Spatial reasoning records
►

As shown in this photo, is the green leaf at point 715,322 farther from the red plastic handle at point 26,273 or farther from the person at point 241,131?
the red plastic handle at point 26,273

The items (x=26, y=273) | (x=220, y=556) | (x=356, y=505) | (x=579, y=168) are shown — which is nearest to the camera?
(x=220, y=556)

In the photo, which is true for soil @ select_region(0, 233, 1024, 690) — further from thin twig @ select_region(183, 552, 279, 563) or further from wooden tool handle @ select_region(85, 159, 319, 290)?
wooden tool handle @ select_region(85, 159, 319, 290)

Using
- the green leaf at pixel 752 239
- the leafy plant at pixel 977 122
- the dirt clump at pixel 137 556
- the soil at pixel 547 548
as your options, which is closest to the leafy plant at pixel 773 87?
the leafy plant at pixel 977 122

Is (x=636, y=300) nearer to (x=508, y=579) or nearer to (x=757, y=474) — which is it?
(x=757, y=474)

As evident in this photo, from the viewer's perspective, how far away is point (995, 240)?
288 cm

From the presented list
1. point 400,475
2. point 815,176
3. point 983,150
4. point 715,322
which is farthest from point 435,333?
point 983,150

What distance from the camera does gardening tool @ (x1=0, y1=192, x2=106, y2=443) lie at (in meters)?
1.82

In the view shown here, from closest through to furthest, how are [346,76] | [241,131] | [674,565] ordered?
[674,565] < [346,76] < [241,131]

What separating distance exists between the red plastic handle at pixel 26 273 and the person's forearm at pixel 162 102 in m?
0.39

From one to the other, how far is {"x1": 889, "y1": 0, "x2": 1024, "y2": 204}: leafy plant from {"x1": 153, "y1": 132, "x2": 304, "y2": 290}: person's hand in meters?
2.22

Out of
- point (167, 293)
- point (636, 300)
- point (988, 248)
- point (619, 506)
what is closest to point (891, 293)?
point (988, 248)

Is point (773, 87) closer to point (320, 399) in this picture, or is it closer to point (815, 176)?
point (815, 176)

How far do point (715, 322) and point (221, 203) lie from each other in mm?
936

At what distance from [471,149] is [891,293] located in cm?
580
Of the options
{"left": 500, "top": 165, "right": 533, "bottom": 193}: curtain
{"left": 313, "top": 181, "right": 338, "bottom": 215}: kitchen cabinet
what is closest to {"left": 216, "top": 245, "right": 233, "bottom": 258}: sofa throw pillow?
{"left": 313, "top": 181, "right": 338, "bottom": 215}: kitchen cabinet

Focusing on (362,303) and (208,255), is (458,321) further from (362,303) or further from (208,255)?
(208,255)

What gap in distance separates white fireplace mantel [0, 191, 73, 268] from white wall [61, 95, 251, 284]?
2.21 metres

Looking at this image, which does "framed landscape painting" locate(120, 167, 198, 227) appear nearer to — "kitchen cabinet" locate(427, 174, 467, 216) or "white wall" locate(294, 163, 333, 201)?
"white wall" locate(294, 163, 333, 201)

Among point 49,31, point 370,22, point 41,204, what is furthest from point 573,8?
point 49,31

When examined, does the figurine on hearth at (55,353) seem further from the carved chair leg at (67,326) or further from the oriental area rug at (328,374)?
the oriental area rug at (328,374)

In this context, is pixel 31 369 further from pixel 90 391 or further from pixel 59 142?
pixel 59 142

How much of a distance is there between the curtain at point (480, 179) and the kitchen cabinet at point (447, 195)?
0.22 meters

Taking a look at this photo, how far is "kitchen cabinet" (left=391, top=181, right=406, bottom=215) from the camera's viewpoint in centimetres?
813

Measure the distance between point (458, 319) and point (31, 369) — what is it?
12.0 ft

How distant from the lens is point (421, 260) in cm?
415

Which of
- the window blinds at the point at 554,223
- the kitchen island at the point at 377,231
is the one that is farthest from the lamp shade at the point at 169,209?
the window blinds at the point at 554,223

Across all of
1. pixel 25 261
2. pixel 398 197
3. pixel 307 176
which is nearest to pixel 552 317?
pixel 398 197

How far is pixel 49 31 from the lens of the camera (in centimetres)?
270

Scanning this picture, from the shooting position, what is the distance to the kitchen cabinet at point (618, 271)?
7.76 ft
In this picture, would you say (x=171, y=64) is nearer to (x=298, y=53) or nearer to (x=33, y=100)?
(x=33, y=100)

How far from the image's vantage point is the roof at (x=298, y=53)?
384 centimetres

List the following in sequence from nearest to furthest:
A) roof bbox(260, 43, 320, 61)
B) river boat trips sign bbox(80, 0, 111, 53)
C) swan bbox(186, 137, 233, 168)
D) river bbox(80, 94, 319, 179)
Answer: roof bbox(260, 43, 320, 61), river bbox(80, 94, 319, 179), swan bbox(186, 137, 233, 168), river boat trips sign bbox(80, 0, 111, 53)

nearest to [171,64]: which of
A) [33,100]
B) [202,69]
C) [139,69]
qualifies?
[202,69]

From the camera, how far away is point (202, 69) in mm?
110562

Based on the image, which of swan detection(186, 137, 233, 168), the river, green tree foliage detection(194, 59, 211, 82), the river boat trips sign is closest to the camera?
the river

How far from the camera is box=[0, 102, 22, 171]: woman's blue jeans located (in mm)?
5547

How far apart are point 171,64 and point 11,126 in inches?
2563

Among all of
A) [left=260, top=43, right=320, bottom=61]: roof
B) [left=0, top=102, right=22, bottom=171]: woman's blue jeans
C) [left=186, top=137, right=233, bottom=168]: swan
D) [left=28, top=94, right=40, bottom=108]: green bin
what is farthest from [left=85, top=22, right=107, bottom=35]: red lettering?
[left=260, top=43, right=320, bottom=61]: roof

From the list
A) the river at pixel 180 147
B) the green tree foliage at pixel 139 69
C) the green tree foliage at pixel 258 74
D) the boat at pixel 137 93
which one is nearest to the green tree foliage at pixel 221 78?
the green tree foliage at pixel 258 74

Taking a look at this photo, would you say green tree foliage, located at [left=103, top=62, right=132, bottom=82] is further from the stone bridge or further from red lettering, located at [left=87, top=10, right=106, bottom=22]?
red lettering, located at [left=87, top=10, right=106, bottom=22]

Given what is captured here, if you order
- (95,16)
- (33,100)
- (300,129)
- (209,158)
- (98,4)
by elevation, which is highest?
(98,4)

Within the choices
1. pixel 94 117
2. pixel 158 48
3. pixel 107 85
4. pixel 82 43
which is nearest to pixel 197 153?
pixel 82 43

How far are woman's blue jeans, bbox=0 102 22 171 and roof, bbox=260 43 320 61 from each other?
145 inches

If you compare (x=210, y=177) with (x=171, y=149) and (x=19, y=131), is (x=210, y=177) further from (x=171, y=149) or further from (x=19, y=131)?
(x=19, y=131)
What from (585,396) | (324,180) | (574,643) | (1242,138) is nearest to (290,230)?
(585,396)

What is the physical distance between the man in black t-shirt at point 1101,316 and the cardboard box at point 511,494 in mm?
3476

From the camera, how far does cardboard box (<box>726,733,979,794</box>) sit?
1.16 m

◄

Retype only the lines running from the line with "Given what is captured here, if you order" to the end of the listing, including both of those lines.

*Expected answer*
Given what is captured here, if you order
- (95,16)
- (33,100)
- (300,129)
- (209,158)
- (98,4)
by elevation, which is highest?
(98,4)

Within the choices
1. pixel 94 117
2. pixel 158 48
3. pixel 107 85
4. pixel 82 43
which is nearest to pixel 197 153?
pixel 82 43

How far are woman's blue jeans, bbox=0 102 22 171 and roof, bbox=260 43 320 61 from each other?
145 inches

If you compare (x=210, y=177) with (x=171, y=149) and (x=19, y=131), is (x=210, y=177) further from (x=171, y=149) or further from (x=19, y=131)?
(x=19, y=131)
What from (585,396) | (324,180) | (574,643) | (1242,138) is nearest to (290,230)?
(585,396)

What is the physical distance between the man in black t-shirt at point 1101,316 and the cardboard box at point 511,494 in mm?
3476

From the camera, how far does cardboard box (<box>726,733,979,794</box>) sit?
1.16 m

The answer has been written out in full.